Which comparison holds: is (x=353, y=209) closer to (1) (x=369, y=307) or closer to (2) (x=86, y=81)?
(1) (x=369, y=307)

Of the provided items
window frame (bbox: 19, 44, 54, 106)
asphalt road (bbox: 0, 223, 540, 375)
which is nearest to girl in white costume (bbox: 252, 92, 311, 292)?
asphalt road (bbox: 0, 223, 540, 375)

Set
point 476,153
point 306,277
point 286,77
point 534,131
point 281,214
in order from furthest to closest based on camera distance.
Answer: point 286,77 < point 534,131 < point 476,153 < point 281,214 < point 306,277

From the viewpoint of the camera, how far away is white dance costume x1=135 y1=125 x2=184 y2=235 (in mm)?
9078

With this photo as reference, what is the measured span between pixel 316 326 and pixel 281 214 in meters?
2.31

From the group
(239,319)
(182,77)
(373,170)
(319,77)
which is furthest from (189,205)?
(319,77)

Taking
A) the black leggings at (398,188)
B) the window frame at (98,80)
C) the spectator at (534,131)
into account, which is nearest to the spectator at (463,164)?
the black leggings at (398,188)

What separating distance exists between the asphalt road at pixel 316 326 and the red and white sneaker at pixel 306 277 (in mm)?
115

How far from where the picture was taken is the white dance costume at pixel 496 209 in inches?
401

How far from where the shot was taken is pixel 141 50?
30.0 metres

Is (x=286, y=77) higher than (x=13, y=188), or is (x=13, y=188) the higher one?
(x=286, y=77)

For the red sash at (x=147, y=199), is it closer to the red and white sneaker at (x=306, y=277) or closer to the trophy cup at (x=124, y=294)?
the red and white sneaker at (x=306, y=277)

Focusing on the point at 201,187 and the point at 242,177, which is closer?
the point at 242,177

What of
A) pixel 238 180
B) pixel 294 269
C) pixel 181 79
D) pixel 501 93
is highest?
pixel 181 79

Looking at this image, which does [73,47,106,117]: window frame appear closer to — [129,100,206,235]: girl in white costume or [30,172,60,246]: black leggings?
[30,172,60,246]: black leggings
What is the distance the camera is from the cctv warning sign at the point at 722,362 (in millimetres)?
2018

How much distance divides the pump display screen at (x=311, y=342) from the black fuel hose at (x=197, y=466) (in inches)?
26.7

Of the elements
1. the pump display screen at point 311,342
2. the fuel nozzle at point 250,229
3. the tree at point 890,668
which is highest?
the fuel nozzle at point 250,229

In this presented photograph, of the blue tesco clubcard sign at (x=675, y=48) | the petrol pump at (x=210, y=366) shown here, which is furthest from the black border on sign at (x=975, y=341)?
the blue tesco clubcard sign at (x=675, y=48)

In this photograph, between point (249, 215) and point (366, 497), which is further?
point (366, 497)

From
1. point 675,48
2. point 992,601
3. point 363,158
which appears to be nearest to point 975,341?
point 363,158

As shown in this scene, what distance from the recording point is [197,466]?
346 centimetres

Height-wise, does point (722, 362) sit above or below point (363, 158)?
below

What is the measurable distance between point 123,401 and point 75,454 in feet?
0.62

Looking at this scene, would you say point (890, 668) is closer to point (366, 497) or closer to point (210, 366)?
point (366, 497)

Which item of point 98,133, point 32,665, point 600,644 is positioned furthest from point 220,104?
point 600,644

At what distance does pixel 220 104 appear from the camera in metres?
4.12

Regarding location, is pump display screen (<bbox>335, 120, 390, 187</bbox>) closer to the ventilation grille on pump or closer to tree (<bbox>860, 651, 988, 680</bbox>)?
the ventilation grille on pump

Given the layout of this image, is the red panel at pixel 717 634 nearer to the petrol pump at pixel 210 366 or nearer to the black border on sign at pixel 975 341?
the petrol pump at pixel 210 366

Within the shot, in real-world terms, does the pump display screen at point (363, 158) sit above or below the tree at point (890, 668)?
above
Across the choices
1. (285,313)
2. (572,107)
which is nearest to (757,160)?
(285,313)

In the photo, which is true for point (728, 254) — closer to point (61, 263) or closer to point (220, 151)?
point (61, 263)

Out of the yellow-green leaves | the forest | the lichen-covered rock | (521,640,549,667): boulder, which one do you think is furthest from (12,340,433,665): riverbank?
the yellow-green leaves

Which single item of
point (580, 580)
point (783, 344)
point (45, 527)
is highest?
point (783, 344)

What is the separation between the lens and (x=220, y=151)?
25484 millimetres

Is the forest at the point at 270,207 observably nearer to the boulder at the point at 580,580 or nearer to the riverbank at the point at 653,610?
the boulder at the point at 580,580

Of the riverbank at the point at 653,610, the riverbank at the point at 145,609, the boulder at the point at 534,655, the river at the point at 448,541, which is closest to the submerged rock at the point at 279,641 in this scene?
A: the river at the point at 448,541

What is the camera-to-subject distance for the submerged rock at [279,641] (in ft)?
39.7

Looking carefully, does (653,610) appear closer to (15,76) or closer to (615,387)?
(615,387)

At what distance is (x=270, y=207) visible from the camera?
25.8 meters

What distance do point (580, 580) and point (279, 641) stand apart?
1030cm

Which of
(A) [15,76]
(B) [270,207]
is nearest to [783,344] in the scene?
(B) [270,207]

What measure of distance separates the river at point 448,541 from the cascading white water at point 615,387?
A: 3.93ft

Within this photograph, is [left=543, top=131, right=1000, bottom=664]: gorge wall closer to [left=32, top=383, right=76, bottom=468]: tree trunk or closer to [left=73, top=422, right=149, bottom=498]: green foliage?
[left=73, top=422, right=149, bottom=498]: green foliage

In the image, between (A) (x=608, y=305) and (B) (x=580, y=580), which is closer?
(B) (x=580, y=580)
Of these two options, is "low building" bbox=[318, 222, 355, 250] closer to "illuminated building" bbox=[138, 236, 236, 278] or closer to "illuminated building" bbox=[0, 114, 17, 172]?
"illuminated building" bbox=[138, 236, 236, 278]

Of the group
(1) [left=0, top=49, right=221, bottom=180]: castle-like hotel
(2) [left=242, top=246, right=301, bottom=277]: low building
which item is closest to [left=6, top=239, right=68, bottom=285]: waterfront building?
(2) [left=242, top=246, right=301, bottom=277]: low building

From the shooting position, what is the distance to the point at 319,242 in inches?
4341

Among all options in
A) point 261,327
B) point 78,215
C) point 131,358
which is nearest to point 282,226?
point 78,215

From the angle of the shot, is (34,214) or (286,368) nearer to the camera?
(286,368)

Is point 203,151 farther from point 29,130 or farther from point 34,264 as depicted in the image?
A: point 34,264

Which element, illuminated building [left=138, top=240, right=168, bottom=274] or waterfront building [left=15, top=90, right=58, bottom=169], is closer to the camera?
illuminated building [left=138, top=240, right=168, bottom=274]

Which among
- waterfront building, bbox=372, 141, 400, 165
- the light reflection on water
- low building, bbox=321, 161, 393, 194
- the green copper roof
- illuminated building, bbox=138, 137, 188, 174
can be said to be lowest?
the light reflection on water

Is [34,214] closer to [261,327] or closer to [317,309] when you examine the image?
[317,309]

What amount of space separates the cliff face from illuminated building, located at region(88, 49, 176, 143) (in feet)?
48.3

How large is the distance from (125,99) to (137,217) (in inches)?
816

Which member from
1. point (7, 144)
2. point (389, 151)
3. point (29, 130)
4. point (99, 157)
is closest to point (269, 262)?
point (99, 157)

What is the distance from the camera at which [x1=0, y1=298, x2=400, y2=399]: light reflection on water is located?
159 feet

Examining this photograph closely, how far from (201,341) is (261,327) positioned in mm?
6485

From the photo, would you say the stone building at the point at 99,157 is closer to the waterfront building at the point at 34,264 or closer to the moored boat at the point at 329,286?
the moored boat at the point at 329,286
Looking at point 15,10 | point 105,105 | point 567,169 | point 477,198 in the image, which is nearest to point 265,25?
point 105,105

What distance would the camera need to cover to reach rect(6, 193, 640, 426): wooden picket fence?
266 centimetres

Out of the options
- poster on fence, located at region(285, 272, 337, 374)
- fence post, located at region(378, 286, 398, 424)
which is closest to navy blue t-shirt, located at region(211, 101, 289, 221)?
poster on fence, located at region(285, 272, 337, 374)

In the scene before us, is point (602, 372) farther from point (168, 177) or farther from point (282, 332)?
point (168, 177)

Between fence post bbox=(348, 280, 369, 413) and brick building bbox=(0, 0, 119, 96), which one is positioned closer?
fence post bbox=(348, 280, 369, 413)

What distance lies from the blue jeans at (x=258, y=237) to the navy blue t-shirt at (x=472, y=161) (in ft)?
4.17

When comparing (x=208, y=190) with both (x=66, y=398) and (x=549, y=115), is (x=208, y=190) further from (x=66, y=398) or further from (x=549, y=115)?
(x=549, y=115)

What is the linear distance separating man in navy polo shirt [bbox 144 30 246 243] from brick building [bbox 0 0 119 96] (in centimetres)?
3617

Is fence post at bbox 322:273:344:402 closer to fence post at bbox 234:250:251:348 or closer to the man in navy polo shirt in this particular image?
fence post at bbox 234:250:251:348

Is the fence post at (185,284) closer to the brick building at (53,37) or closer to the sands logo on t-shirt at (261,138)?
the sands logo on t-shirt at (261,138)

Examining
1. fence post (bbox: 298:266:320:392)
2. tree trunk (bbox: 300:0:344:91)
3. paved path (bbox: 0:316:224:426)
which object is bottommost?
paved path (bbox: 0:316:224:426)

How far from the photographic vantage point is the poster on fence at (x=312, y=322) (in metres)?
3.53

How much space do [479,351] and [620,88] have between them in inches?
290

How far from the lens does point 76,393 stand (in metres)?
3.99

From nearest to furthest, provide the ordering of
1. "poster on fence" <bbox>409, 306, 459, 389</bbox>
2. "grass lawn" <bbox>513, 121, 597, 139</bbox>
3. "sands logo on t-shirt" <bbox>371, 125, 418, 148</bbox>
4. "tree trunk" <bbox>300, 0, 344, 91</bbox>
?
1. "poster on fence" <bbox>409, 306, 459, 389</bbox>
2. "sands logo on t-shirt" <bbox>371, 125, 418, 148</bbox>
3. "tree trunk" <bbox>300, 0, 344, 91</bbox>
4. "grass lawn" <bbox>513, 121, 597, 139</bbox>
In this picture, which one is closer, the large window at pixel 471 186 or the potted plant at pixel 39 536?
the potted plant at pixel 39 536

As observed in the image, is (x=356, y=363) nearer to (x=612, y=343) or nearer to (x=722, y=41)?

•••

Set problem = Each line from the one containing "How far from the lens" to the end of the records should be echoed exactly, and no other line.

Expected output =
How far from the lens does point 76,393 stand (in metres)?
3.99

From nearest to furthest, provide the ordering of
1. "poster on fence" <bbox>409, 306, 459, 389</bbox>
2. "grass lawn" <bbox>513, 121, 597, 139</bbox>
3. "sands logo on t-shirt" <bbox>371, 125, 418, 148</bbox>
4. "tree trunk" <bbox>300, 0, 344, 91</bbox>
?
1. "poster on fence" <bbox>409, 306, 459, 389</bbox>
2. "sands logo on t-shirt" <bbox>371, 125, 418, 148</bbox>
3. "tree trunk" <bbox>300, 0, 344, 91</bbox>
4. "grass lawn" <bbox>513, 121, 597, 139</bbox>
In this picture, which one is closer, the large window at pixel 471 186 or the potted plant at pixel 39 536?
the potted plant at pixel 39 536

As observed in the image, is (x=356, y=363) nearer to (x=612, y=343) or nearer to (x=722, y=41)?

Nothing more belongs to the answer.